• Challenges
1. List the pre-trade risk checks that the stock exchange design walkthrough says run before the sequencer.
2. Answer these from the stock exchange design walkthrough:
(a) How many orders per second did LMAX demonstrate on a single JVM thread, and in what year?
(b) What transport does the market data feed use?
(c) How long is the interview the scoping advice is meant for?
3. Carry on the stock exchange design walkthrough from its last sentence.

Design a Stock Exchange: The System Design Interview Walkthrough

- Determinism before throughput: the sequencer stamps every order with a monotonically increasing number before any matching happens.
- Order book = TreeMap + FIFO Queue + HashMap: O(log P) add, O(1) cancel with a doubly-linked list, O(M log P) match.
- Matching engine is single-threaded per symbol: no locks, no concurrency within a symbol; scale by sharding symbols across threads.
- Journal-first architecture: the in-memory order book is a materialized view of an append-only log, enabling crash recovery in under a minute.
- Market data uses multicast UDP: loss is acceptable, latency is not; sequence gaps trigger selective retransmission from a snapshot service.
- Pre-trade risk checks run before the sequencer: position limits, notional caps, instrument halts, and LULD circuit breakers all fire here.
- Sequencer sharding is the key tradeoff: one global sequencer guarantees cross-symbol ordering; sharding by symbol group weakens that guarantee.
Most candidates walk into a stock exchange system design interview and immediately start talking about databases and load balancers. Both matter. The harder problem is determinism. Two traders submit orders at the same millisecond. One of them gets filled. The other doesn't. Whoever gets filled first depends on a sequence number assigned before any matching happens. Get that sequencing wrong and you have a lawsuit, not just a bug.
Keep that frame in mind as we build this.
Engineering a trading system correctly is harder than it looks. Even for the goldfish.
Scoping a Stock Exchange System Design Interview
Start by narrowing. Ask: are we building a full exchange (listing, settlement, market making) or just the trading core? For a 45-minute interview, scope down to the critical path.
In scope. Submit orders (limit and market), match them by price-time priority, publish trades and quotes, handle cancels.
Out of scope. Account management, margin, options/futures, payment rails.
Non-functional requirements. This is where it gets interesting. A typical exchange processes millions of orders per day, with peak throughput in the tens of thousands of orders per second at market open. Nasdaq's market data feed hits application latency at roughly 42 microseconds for co-located clients. LMAX, a retail derivatives exchange, demonstrated 6 million orders per second on a single JVM thread in 2011. Your target in an interview: single-digit millisecond round-trip, ~100K orders/sec sustained, deterministic ordering guaranteed.

• Record set
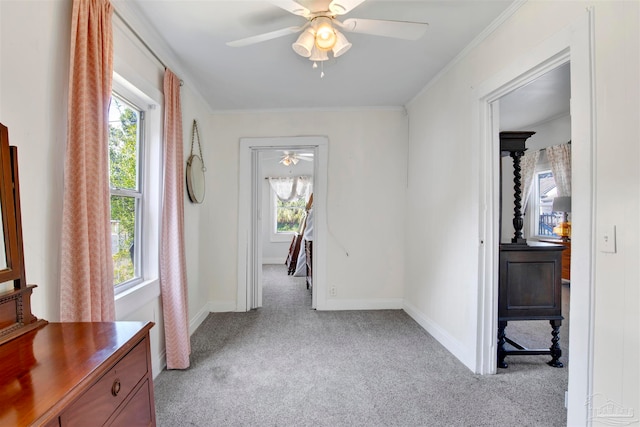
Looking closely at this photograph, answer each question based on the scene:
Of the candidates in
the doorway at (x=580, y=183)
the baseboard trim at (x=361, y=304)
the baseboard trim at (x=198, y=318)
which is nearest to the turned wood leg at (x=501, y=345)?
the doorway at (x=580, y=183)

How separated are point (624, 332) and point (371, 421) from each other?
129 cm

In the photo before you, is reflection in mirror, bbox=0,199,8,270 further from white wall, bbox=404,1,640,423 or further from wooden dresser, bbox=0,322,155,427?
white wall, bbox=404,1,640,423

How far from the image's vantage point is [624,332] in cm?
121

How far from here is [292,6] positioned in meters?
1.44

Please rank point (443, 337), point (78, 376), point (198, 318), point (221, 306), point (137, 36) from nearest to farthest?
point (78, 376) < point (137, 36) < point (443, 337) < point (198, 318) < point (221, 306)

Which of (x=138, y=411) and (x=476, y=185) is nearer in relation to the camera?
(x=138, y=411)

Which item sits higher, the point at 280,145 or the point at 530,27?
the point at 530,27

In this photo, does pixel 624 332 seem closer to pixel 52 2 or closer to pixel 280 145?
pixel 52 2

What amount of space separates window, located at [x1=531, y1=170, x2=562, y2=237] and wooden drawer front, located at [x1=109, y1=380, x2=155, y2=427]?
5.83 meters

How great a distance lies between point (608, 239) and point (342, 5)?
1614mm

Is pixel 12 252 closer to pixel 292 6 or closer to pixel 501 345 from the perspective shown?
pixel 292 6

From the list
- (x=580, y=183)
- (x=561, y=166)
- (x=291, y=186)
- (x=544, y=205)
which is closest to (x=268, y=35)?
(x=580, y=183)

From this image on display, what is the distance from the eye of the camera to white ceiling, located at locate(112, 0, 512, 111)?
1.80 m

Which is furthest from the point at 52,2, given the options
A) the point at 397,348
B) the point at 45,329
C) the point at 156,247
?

• Responses per task
1. Position limits, notional caps, instrument halts, and LULD circuit breakers.

2.
(a) 6 million orders per second, in 2011.
(b) Multicast UDP.
(c) 45 minutes.

3.
High-Level Architecture: Six Boxes, Left to Right
Draw these as a pipeline. The interviewer wants to see the critical path before you dive into any single component.
Every order travels this path. The sequencer is the component that keeps the lawyers away.
Gateway. The front door. Accepts orders via FIX (Financial Information eXchange), the wire protocol used by virtually every broker and exchange globally. Validates schema, rate-limits clients, translates FIX messages into internal structs. Stateless and horizontally scalable.
Risk Checks. Pre-trade validation: does the client have enough buying power? Is the order size within position limits? Is this ticker currently halted? Reject fast, before anything hits the sequencer. This is mostly in-memory reads, O(1) per check. It is also where you stop someone from accidentally submitting a $10 billion market order at 9:30am on a Tuesday.
Sequencer. A single-writer component that stamps every inbound order with a monotonically increasing sequence number. No two orders share a sequence number. This is the fairness guarantee. The sequencer also writes the order to a journal (append-only log on disk) before forwarding to the matching engine. Journal write, then sequence stamp. That ordering matters more than almost anything else in this design.
Matching Engine. Single-threaded per symbol. Maintains the order book in memory. Processes orders in strict sequence-number order. Emits trade events when orders cross.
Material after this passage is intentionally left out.